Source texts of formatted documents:
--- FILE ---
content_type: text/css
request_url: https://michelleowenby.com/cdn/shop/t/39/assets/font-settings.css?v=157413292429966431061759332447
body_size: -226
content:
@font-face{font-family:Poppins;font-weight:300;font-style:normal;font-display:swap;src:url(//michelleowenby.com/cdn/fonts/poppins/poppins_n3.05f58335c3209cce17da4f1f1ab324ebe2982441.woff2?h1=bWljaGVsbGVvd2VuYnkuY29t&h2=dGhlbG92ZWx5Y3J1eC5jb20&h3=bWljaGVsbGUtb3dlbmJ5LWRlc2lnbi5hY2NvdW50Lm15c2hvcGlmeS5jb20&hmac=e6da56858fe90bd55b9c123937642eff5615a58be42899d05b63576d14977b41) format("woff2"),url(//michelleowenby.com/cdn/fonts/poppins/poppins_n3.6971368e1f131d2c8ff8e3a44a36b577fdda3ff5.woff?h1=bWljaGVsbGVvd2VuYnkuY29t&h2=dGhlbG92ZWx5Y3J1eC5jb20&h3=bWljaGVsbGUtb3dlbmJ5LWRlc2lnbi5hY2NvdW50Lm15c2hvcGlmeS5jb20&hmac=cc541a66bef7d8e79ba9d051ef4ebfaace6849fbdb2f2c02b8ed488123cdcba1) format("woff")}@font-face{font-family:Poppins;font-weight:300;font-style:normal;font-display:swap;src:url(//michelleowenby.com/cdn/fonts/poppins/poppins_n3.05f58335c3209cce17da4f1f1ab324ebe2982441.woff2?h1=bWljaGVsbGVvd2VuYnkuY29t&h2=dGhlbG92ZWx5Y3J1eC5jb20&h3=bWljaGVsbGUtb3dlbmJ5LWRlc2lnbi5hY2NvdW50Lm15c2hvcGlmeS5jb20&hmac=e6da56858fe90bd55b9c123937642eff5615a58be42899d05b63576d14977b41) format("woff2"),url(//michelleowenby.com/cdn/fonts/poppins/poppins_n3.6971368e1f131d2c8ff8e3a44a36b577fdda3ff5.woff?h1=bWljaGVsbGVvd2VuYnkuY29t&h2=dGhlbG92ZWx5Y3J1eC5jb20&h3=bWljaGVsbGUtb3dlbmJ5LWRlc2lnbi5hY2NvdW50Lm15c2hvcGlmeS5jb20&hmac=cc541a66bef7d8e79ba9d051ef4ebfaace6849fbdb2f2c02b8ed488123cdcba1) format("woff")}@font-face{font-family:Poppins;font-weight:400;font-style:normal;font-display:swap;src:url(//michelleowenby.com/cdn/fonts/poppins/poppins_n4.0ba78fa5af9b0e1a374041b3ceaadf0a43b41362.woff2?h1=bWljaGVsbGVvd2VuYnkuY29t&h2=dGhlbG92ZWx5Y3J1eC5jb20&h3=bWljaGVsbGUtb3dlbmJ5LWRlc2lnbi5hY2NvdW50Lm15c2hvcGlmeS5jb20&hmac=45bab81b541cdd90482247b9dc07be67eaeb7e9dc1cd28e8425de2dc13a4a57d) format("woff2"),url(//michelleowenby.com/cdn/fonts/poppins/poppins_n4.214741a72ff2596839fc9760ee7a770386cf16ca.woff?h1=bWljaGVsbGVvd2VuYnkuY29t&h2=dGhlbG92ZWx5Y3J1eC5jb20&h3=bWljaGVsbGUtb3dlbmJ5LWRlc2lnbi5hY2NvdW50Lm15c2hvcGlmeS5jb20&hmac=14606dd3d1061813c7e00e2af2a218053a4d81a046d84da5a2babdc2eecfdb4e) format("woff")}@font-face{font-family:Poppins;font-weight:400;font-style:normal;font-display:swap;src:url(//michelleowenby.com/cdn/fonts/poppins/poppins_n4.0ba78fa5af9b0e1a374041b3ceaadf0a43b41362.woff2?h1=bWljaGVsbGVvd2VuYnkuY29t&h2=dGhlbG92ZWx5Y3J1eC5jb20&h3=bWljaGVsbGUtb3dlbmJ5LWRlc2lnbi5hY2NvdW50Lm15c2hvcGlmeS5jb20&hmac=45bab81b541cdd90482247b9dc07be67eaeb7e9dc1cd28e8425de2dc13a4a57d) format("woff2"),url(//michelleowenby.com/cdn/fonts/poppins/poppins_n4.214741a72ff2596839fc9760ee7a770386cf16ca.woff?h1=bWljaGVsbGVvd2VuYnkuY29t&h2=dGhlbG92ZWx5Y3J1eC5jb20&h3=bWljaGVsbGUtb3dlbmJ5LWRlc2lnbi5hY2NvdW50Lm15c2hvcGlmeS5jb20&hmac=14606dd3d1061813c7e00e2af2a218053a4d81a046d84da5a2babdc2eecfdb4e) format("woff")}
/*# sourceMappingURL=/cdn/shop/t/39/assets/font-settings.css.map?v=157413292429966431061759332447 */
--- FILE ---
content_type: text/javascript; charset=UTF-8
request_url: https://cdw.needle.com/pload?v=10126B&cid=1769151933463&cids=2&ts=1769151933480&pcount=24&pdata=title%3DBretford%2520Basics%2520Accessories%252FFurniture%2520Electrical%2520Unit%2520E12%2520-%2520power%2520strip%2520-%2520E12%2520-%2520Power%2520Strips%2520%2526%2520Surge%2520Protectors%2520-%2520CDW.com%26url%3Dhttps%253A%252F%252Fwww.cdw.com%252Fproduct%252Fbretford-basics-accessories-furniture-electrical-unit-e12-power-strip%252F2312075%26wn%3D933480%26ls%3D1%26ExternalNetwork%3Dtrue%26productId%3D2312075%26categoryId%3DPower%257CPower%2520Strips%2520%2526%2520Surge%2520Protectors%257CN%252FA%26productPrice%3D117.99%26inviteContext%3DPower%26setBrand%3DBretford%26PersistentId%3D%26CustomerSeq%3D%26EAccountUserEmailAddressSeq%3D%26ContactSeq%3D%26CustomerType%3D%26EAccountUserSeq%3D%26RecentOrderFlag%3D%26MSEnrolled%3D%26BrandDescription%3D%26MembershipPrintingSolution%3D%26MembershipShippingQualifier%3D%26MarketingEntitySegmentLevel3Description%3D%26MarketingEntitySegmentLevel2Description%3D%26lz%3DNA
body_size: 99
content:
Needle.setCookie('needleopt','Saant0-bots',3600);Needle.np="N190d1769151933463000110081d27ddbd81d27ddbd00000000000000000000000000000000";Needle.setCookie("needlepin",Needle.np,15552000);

Exercise: Each entry above is to be printed again exactly.

Response to the exercise:
--- FILE ---
content_type: text/css
request_url: https://michelleowenby.com/cdn/shop/t/39/assets/font-settings.css?v=157413292429966431061759332447
body_size: -226
content:
@font-face{font-family:Poppins;font-weight:300;font-style:normal;font-display:swap;src:url(//michelleowenby.com/cdn/fonts/poppins/poppins_n3.05f58335c3209cce17da4f1f1ab324ebe2982441.woff2?h1=bWljaGVsbGVvd2VuYnkuY29t&h2=dGhlbG92ZWx5Y3J1eC5jb20&h3=bWljaGVsbGUtb3dlbmJ5LWRlc2lnbi5hY2NvdW50Lm15c2hvcGlmeS5jb20&hmac=e6da56858fe90bd55b9c123937642eff5615a58be42899d05b63576d14977b41) format("woff2"),url(//michelleowenby.com/cdn/fonts/poppins/poppins_n3.6971368e1f131d2c8ff8e3a44a36b577fdda3ff5.woff?h1=bWljaGVsbGVvd2VuYnkuY29t&h2=dGhlbG92ZWx5Y3J1eC5jb20&h3=bWljaGVsbGUtb3dlbmJ5LWRlc2lnbi5hY2NvdW50Lm15c2hvcGlmeS5jb20&hmac=cc541a66bef7d8e79ba9d051ef4ebfaace6849fbdb2f2c02b8ed488123cdcba1) format("woff")}@font-face{font-family:Poppins;font-weight:300;font-style:normal;font-display:swap;src:url(//michelleowenby.com/cdn/fonts/poppins/poppins_n3.05f58335c3209cce17da4f1f1ab324ebe2982441.woff2?h1=bWljaGVsbGVvd2VuYnkuY29t&h2=dGhlbG92ZWx5Y3J1eC5jb20&h3=bWljaGVsbGUtb3dlbmJ5LWRlc2lnbi5hY2NvdW50Lm15c2hvcGlmeS5jb20&hmac=e6da56858fe90bd55b9c123937642eff5615a58be42899d05b63576d14977b41) format("woff2"),url(//michelleowenby.com/cdn/fonts/poppins/poppins_n3.6971368e1f131d2c8ff8e3a44a36b577fdda3ff5.woff?h1=bWljaGVsbGVvd2VuYnkuY29t&h2=dGhlbG92ZWx5Y3J1eC5jb20&h3=bWljaGVsbGUtb3dlbmJ5LWRlc2lnbi5hY2NvdW50Lm15c2hvcGlmeS5jb20&hmac=cc541a66bef7d8e79ba9d051ef4ebfaace6849fbdb2f2c02b8ed488123cdcba1) format("woff")}@font-face{font-family:Poppins;font-weight:400;font-style:normal;font-display:swap;src:url(//michelleowenby.com/cdn/fonts/poppins/poppins_n4.0ba78fa5af9b0e1a374041b3ceaadf0a43b41362.woff2?h1=bWljaGVsbGVvd2VuYnkuY29t&h2=dGhlbG92ZWx5Y3J1eC5jb20&h3=bWljaGVsbGUtb3dlbmJ5LWRlc2lnbi5hY2NvdW50Lm15c2hvcGlmeS5jb20&hmac=45bab81b541cdd90482247b9dc07be67eaeb7e9dc1cd28e8425de2dc13a4a57d) format("woff2"),url(//michelleowenby.com/cdn/fonts/poppins/poppins_n4.214741a72ff2596839fc9760ee7a770386cf16ca.woff?h1=bWljaGVsbGVvd2VuYnkuY29t&h2=dGhlbG92ZWx5Y3J1eC5jb20&h3=bWljaGVsbGUtb3dlbmJ5LWRlc2lnbi5hY2NvdW50Lm15c2hvcGlmeS5jb20&hmac=14606dd3d1061813c7e00e2af2a218053a4d81a046d84da5a2babdc2eecfdb4e) format("woff")}@font-face{font-family:Poppins;font-weight:400;font-style:normal;font-display:swap;src:url(//michelleowenby.com/cdn/fonts/poppins/poppins_n4.0ba78fa5af9b0e1a374041b3ceaadf0a43b41362.woff2?h1=bWljaGVsbGVvd2VuYnkuY29t&h2=dGhlbG92ZWx5Y3J1eC5jb20&h3=bWljaGVsbGUtb3dlbmJ5LWRlc2lnbi5hY2NvdW50Lm15c2hvcGlmeS5jb20&hmac=45bab81b541cdd90482247b9dc07be67eaeb7e9dc1cd28e8425de2dc13a4a57d) format("woff2"),url(//michelleowenby.com/cdn/fonts/poppins/poppins_n4.214741a72ff2596839fc9760ee7a770386cf16ca.woff?h1=bWljaGVsbGVvd2VuYnkuY29t&h2=dGhlbG92ZWx5Y3J1eC5jb20&h3=bWljaGVsbGUtb3dlbmJ5LWRlc2lnbi5hY2NvdW50Lm15c2hvcGlmeS5jb20&hmac=14606dd3d1061813c7e00e2af2a218053a4d81a046d84da5a2babdc2eecfdb4e) format("woff")}
/*# sourceMappingURL=/cdn/shop/t/39/assets/font-settings.css.map?v=157413292429966431061759332447 */
--- FILE ---
content_type: text/javascript; charset=UTF-8
request_url: https://cdw.needle.com/pload?v=10126B&cid=1769151933463&cids=2&ts=1769151933480&pcount=24&pdata=title%3DBretford%2520Basics%2520Accessories%252FFurniture%2520Electrical%2520Unit%2520E12%2520-%2520power%2520strip%2520-%2520E12%2520-%2520Power%2520Strips%2520%2526%2520Surge%2520Protectors%2520-%2520CDW.com%26url%3Dhttps%253A%252F%252Fwww.cdw.com%252Fproduct%252Fbretford-basics-accessories-furniture-electrical-unit-e12-power-strip%252F2312075%26wn%3D933480%26ls%3D1%26ExternalNetwork%3Dtrue%26productId%3D2312075%26categoryId%3DPower%257CPower%2520Strips%2520%2526%2520Surge%2520Protectors%257CN%252FA%26productPrice%3D117.99%26inviteContext%3DPower%26setBrand%3DBretford%26PersistentId%3D%26CustomerSeq%3D%26EAccountUserEmailAddressSeq%3D%26ContactSeq%3D%26CustomerType%3D%26EAccountUserSeq%3D%26RecentOrderFlag%3D%26MSEnrolled%3D%26BrandDescription%3D%26MembershipPrintingSolution%3D%26MembershipShippingQualifier%3D%26MarketingEntitySegmentLevel3Description%3D%26MarketingEntitySegmentLevel2Description%3D%26lz%3DNA
body_size: 99
content:
Needle.setCookie('needleopt','Saant0-bots',3600);Needle.np="N190d1769151933463000110081d27ddbd81d27ddbd00000000000000000000000000000000";Needle.setCookie("needlepin",Needle.np,15552000);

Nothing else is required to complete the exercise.